The recommendations include steps that are fiscally responsible and practical in today’s uncertain policymaking climate, McCarthy said, and should be implemented as a single package with increased spending in some areas and cuts in others. “This is not an à la carte menu.”
Tracey Feild, director of Casey’s Child Welfare Strategy Group, noted that “the current financing system, created in 1980, fails to recognize what we know are the best practices today.” For example, she said, “the most important casework function, helping families deal with their problems, is not reimbursable by government funds,” nor is training for “front-door” workers who first deal with families in crisis or dedicated therapeutic services.
Gary Stangler, executive director of the Jim Casey Youth Opportunities Initiative, said the limitations of the federal financing system for child welfare have been a subject of frustration and debate in the field for decades. “I’m really optimistic that we are ready to break out of this stalemate and push this agenda because it is an urgent situation,” he said after the recommendations were proposed.
A panel discussion after the policy presentation included Anne Marie Ambrose, commissioner of the Philadelphia Department of Human Services; Jeremy C. Kohomban, president and CEO of Children’s Village, which serves children, teens and families in New York with residential and community-based programs; Jarel Melendez, who spent about 15 years in kinship and foster care placements and is now a member of the National Foster Care Youth & Alumni Policy Council; Retired Judge William A. Thorne of the Utah State Court of Appeals; and Aundré West, a foster parent trainer and mentor for Eckerd Community Alternatives in Tampa, Fla.
Ambrose called for “a relentless sense of urgency” in overhauling system financing. “We now know what works; we need federal financial reform that enables us to do that,” she said. She called some of the recommendations ambitious in their scale and said it would take the support of other key actors in the system, including the courts, to make the changes work.
The report calls for special federal focus on best practices that help kids grow up in families. Federal reimbursement should be eliminated for shelters and group care for children under 13, and allowed only for short periods and only when necessary for residential treatment for older children. Overall time limits should be set on reimbursement for foster care to encourage states to limit its use, the report said. The recommendations also call for strengthening therapeutic and supportive services to help families in caring safely for their children and engaging other family members or known neighbors in offering care, rather than unknown foster parents, whenever possible.

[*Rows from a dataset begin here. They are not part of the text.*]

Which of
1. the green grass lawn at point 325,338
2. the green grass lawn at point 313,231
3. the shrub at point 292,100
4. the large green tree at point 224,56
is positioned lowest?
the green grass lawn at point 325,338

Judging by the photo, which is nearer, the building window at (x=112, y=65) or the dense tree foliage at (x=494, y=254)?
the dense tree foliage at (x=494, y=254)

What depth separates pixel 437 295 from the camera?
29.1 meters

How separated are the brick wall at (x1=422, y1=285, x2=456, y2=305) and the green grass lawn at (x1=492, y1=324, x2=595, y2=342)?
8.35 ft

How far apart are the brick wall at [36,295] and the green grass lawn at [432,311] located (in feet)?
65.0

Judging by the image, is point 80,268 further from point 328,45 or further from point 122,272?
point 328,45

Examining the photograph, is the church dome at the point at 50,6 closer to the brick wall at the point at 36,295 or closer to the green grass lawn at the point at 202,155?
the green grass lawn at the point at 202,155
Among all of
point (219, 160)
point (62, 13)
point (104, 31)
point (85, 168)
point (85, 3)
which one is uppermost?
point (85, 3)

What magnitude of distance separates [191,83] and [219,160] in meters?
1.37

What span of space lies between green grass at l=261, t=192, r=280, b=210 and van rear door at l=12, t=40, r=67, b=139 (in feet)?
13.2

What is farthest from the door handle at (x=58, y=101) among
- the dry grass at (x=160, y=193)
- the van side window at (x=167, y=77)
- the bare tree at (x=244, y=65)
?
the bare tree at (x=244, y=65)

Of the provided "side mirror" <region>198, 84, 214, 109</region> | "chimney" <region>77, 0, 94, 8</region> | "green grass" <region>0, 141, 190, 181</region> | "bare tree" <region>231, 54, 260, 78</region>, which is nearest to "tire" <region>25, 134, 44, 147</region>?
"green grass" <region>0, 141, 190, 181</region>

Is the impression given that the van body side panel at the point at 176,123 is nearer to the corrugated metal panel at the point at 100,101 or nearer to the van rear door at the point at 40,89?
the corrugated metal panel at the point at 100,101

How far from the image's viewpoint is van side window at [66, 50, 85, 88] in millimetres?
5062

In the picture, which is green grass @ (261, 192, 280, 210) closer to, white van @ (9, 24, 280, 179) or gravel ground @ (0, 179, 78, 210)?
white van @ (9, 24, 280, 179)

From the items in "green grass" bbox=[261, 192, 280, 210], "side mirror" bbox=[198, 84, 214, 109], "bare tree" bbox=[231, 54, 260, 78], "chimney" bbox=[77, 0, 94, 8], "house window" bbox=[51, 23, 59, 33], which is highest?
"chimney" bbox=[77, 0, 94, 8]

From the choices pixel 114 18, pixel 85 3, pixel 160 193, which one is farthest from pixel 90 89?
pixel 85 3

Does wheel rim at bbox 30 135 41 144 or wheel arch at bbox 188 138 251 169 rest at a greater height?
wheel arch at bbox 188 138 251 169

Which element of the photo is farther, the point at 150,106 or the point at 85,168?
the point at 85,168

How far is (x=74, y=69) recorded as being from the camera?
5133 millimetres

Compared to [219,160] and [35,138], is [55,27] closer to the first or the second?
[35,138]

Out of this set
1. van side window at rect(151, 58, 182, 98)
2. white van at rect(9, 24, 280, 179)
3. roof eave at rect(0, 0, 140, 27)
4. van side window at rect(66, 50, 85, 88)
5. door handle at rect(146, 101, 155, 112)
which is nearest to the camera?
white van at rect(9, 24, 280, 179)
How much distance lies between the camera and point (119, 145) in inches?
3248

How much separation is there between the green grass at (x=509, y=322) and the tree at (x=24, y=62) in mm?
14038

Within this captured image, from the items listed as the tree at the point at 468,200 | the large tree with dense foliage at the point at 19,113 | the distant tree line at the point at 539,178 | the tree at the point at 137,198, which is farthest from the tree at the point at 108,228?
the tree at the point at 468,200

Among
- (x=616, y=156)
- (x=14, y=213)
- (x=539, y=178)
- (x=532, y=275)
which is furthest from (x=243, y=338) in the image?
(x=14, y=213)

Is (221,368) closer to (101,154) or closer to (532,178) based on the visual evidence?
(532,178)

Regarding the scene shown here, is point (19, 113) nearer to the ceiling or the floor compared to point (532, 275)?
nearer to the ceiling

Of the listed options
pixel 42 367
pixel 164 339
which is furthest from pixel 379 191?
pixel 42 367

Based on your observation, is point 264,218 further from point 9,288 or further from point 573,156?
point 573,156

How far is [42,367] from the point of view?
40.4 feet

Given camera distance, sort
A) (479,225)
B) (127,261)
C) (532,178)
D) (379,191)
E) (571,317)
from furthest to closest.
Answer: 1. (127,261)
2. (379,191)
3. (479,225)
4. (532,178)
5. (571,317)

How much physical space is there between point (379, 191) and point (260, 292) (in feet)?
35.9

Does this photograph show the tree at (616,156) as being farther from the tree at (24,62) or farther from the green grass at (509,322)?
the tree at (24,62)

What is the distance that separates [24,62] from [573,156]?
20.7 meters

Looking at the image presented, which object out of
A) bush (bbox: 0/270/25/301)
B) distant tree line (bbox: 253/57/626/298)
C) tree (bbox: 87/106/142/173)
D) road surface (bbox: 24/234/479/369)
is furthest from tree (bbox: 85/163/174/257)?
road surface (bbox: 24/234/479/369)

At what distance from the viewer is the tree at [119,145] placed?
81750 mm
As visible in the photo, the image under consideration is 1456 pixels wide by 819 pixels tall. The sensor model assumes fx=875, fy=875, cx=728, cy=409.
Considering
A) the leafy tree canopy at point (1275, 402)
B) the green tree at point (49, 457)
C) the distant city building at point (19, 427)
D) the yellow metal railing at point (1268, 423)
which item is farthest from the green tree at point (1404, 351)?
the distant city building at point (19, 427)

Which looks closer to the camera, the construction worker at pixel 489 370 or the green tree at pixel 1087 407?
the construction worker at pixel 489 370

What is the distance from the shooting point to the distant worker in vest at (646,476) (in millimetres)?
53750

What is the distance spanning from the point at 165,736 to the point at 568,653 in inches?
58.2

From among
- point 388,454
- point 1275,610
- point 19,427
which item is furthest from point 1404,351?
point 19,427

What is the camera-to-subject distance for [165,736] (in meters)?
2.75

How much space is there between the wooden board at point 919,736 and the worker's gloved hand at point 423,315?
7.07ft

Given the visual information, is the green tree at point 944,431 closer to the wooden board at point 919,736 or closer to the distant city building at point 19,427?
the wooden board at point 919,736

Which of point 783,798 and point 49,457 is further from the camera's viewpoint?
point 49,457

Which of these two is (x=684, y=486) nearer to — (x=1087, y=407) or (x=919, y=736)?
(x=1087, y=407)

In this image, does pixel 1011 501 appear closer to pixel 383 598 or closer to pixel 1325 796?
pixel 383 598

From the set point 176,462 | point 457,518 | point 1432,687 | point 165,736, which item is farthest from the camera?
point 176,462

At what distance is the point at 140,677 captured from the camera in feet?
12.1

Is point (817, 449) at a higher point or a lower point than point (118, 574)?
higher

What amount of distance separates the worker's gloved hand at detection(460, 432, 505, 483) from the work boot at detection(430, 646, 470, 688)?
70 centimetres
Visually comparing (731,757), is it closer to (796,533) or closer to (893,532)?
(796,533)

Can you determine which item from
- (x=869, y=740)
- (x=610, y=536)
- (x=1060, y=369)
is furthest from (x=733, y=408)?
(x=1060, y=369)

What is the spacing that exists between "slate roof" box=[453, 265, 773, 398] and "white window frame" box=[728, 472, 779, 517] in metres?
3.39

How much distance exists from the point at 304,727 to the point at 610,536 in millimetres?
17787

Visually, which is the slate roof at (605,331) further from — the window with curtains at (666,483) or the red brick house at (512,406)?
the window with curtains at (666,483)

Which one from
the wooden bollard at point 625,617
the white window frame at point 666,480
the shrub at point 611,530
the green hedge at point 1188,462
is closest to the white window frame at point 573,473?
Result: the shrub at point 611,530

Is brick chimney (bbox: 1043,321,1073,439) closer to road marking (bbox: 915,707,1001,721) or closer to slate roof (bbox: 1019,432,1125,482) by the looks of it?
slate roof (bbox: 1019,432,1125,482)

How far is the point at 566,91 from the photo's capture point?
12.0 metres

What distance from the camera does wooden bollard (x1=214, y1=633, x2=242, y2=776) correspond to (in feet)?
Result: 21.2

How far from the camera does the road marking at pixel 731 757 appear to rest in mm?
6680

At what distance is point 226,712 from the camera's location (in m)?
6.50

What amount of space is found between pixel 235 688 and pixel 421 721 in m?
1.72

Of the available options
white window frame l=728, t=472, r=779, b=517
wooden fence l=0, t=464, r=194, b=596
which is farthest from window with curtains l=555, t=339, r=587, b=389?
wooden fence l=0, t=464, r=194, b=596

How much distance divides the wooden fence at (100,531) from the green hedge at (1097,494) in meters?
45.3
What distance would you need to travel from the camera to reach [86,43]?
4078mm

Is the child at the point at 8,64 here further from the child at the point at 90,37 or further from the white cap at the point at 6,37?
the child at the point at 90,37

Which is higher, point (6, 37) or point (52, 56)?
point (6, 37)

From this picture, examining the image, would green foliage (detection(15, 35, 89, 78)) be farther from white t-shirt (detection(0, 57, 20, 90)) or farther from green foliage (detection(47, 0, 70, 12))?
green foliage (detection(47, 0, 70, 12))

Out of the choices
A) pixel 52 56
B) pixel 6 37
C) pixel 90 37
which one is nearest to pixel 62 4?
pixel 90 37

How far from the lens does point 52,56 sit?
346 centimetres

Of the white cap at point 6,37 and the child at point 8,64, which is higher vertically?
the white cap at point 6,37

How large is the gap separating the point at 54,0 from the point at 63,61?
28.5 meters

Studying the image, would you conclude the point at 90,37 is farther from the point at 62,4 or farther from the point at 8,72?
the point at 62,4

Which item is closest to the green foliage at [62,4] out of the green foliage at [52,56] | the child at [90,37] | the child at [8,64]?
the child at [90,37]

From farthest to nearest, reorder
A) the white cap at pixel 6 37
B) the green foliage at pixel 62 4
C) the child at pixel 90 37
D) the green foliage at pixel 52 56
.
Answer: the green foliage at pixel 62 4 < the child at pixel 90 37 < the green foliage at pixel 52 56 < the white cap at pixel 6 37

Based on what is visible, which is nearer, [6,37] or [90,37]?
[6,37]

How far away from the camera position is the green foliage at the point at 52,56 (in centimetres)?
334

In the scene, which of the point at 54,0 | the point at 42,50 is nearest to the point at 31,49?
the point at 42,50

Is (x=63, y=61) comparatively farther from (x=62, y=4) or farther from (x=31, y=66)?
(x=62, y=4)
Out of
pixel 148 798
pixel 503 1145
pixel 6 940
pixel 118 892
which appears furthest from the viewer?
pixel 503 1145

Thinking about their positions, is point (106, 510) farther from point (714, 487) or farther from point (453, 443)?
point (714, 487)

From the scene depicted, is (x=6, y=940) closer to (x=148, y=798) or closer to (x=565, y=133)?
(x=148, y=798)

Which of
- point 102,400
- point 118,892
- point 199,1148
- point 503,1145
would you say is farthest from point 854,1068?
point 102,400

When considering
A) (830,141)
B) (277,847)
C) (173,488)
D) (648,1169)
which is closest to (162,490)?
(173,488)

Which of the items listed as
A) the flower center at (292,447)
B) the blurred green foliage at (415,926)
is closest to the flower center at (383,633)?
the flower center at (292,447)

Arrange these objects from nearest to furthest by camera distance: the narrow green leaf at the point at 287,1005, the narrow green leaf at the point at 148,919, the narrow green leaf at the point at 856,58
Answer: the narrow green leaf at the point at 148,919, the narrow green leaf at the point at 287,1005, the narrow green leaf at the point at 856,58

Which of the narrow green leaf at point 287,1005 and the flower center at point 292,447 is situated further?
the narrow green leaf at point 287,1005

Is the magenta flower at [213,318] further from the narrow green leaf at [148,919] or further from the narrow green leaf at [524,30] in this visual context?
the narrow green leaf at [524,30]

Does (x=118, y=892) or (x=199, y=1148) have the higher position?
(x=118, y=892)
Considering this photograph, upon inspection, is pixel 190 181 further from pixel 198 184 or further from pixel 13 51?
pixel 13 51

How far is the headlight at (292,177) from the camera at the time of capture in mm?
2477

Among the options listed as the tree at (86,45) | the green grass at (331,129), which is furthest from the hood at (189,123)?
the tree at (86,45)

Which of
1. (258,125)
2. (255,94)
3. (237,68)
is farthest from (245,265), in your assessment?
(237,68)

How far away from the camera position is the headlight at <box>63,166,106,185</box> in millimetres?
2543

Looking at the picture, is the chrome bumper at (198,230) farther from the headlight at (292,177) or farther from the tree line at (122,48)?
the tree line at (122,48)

“Group homes should never be a [routine] option,” said Melendez. “It’s very crucial to ask the young people themselves what they want and what they need.”
Kohomban said the majority of children who come to residential facilities such as his are not necessarily in need of residential treatment, which should be reserved for a certain definable population of young people. Many young people placed in group settings “have been ripped away from families, ripped away from communities. They are really mad at all of us and incredibly scared and afraid for their future, and so they exhibit symptoms that we then label as mentally ill,” he said.
Accountability for outcomes, training for caseworkers, innovation and flexibility that promote efficiency and use of best practices and targeted use of funding are also recommended practices. “The families are out there who want to love these children,” said West. “We have to be prepared to find them and draw them in.”
Thorne said judges in family cases must be persuaded to become “informed skeptics about recommendations they wouldn’t accept for their own kids.” Budgets, he said, “are moral documents, and we ought to be supporting the things we know work.”
The report noted that its recommendations do not address every aspect of the child welfare system that needs reform, nor do they address the state funding that is the majority of child welfare spending. “But federal policies are key drivers of system change, and if these proposals generate a constructive dialogue, we will have achieved our aim,” it said.